═════ READING PASSAGE
Network Working Group P. Hallam-Baker
Internet-Draft Comodo Group Inc.
Intended status: Informational June 14, 2018
Expires: December 16, 2018

DNS Web Service Discovery


This document describes a standardized approach to discovering Web Service Endpoints from a DNS name. Services are advertised using the DNS SRV and TXT records and the HTTP Well Known Service conventions.

This document is also available online at web-service-discovery.html .

Status of This Memo

This Internet-Draft is submitted in full conformance with the provisions of BCP 78 and BCP 79.

Internet-Drafts are working documents of the Internet Engineering Task Force (IETF). Note that other groups may also distribute working documents as Internet-Drafts. The list of current Internet-Drafts is at

Internet-Drafts are draft documents valid for a maximum of six months and may be updated, replaced, or obsoleted by other documents at any time. It is inappropriate to use Internet-Drafts as reference material or to cite them other than as "work in progress."

This Internet-Draft will expire on December 16, 2018.

Copyright Notice

Copyright (c) 2018 IETF Trust and the persons identified as the document authors. All rights reserved.

This document is subject to BCP 78 and the IETF Trust's Legal Provisions Relating to IETF Documents ( in effect on the date of publication of this document. Please review these documents carefully, as they describe your rights and restrictions with respect to this document. Code Components extracted from this document must include Simplified BSD License text as described in Section 4.e of the Trust Legal Provisions and are provided without warranty as described in the Simplified BSD License.

Table of Contents

1. Introduction

Web services are traditionally identified by means of a URI specifying a Web Service Endpoint (WSE). This is approach is unsatisfactory in many situations:

Specification of the Web Service requires the transport and presentation protocols to be fixed.

The discovery mechanism does not provide support for load balancing or fault tolerance.

The identifiers are unsuited for human interaction.

The last consideration is a particular concern where an account identifier is exposed to the user. Attempts to 'teach' users to use URIs as account identifiers have been predictably unsuccessful. Users expect and require accounts to be of the form and not

The Web Service discovery process described in this specification builds on the approach specified in DNS-Based Service Discovery [RFC6763] . This uses DNS SRV records as the basis for service discovery and TXT records as the basis for service description. This approach allows Web Services to make use of the load balancing and fault tolerance features of SRV and the service negotiation capabilities provided by the service description.
══════════
## INSTRUCTIONS TO FOLLOW
List each way the DNS service discovery draft says identifying web services by a URI falls short. Please rely only on the DNS service discovery draft above.
═════ INFORMATION SUPPLIED
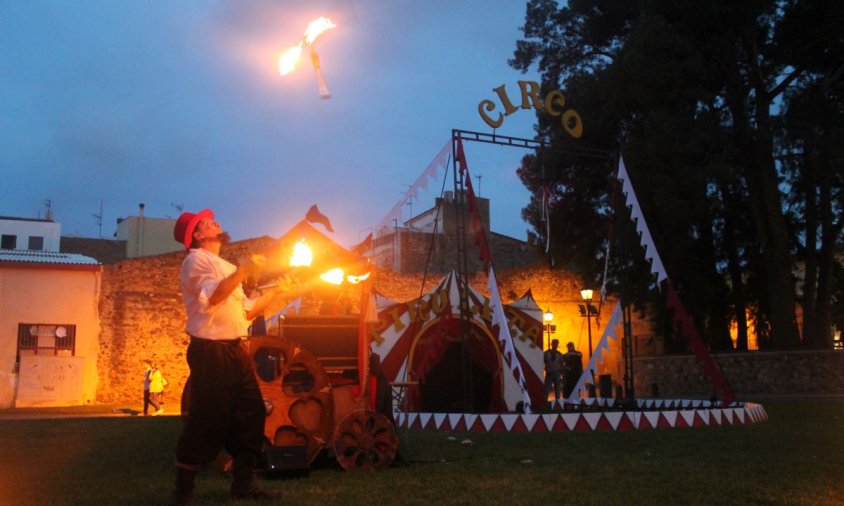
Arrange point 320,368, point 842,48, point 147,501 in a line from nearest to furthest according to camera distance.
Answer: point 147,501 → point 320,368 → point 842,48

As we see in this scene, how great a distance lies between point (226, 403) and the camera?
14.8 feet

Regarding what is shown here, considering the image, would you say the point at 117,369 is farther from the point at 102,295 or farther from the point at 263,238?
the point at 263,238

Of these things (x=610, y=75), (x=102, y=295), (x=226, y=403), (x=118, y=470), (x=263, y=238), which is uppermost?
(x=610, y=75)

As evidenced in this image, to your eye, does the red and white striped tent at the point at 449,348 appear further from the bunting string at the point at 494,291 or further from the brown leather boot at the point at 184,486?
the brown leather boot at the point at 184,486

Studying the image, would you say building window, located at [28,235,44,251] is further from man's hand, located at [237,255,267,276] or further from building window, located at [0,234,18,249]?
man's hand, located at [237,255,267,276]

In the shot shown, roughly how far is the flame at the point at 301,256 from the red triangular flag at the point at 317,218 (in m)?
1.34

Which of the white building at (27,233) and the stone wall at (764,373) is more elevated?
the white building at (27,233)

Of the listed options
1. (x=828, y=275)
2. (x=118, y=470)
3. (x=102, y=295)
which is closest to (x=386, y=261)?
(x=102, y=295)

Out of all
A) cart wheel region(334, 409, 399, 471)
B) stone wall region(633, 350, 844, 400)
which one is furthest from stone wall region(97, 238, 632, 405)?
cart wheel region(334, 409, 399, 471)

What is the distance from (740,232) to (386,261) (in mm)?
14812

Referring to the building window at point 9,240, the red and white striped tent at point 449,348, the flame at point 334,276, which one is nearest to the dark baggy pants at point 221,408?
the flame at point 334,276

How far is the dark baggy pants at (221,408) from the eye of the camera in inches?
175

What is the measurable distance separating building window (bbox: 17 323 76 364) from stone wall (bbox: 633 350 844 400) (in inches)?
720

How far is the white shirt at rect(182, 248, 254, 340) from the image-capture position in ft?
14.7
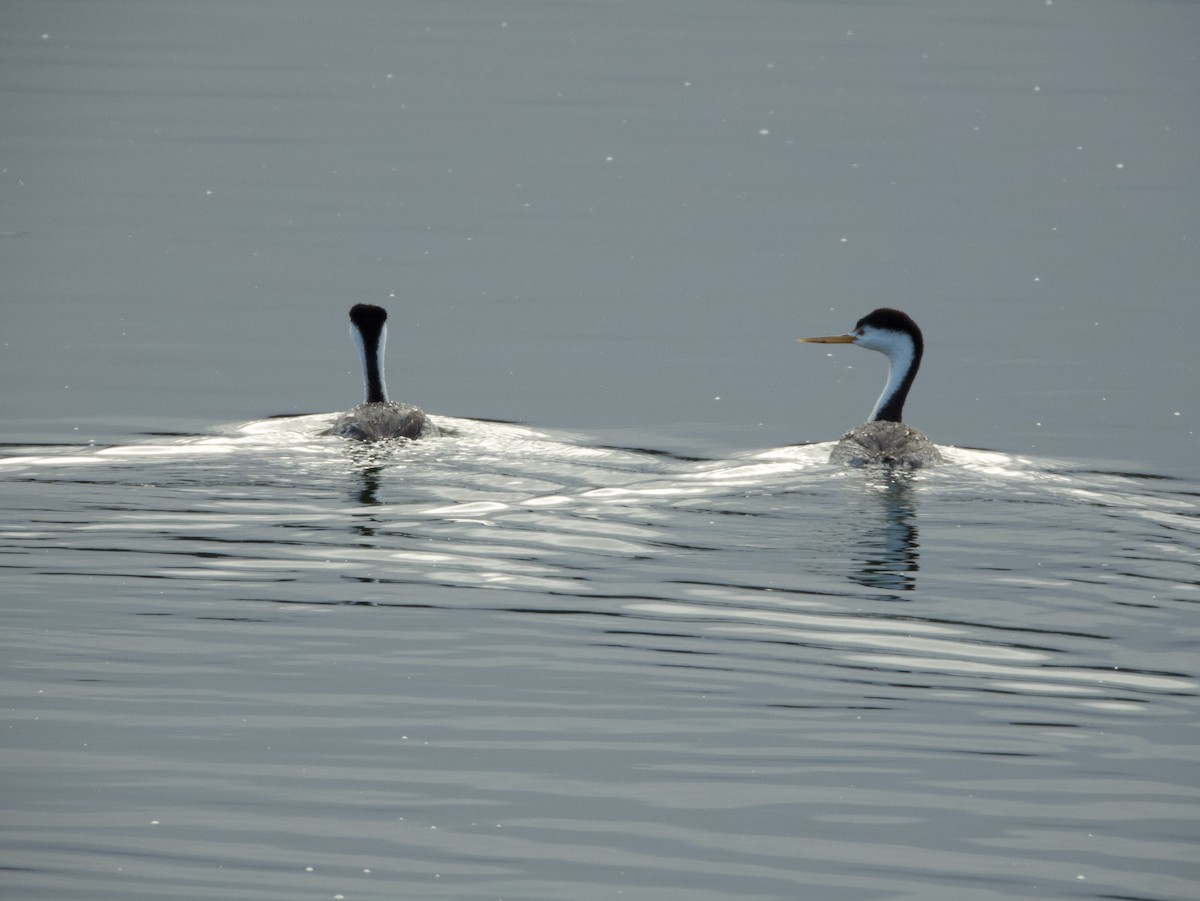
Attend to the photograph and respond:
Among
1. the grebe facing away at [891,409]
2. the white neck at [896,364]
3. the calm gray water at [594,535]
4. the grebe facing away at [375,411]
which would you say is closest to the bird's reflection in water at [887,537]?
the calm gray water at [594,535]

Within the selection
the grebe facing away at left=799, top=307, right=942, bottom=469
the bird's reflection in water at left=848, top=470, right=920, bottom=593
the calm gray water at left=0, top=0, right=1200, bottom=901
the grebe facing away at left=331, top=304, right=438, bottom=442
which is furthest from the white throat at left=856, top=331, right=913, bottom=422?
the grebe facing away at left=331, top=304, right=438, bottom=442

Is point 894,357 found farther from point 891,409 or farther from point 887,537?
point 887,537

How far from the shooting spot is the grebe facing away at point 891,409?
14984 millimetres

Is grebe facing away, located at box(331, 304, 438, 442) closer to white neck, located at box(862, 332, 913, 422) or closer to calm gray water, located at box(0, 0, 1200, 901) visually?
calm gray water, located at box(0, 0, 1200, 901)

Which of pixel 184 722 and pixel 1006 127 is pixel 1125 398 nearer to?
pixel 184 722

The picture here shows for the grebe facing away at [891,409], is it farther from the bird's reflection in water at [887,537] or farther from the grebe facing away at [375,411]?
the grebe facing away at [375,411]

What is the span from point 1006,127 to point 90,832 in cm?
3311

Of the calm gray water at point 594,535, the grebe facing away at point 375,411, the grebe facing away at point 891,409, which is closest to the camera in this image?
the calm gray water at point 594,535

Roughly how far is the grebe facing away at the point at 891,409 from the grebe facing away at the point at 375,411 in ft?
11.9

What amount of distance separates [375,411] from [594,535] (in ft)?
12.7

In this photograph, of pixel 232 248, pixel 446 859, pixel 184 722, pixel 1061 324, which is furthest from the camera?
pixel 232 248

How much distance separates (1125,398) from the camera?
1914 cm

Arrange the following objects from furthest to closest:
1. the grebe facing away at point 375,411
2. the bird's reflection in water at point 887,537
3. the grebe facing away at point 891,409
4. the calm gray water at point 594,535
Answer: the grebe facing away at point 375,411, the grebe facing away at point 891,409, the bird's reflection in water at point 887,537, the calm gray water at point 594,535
══════════
## FULL RESPONSE
- Specification of the Web Service requires the transport and presentation protocols to be fixed.
- The discovery mechanism does not provide support for load balancing or fault tolerance.
- The identifiers are unsuited for human interaction.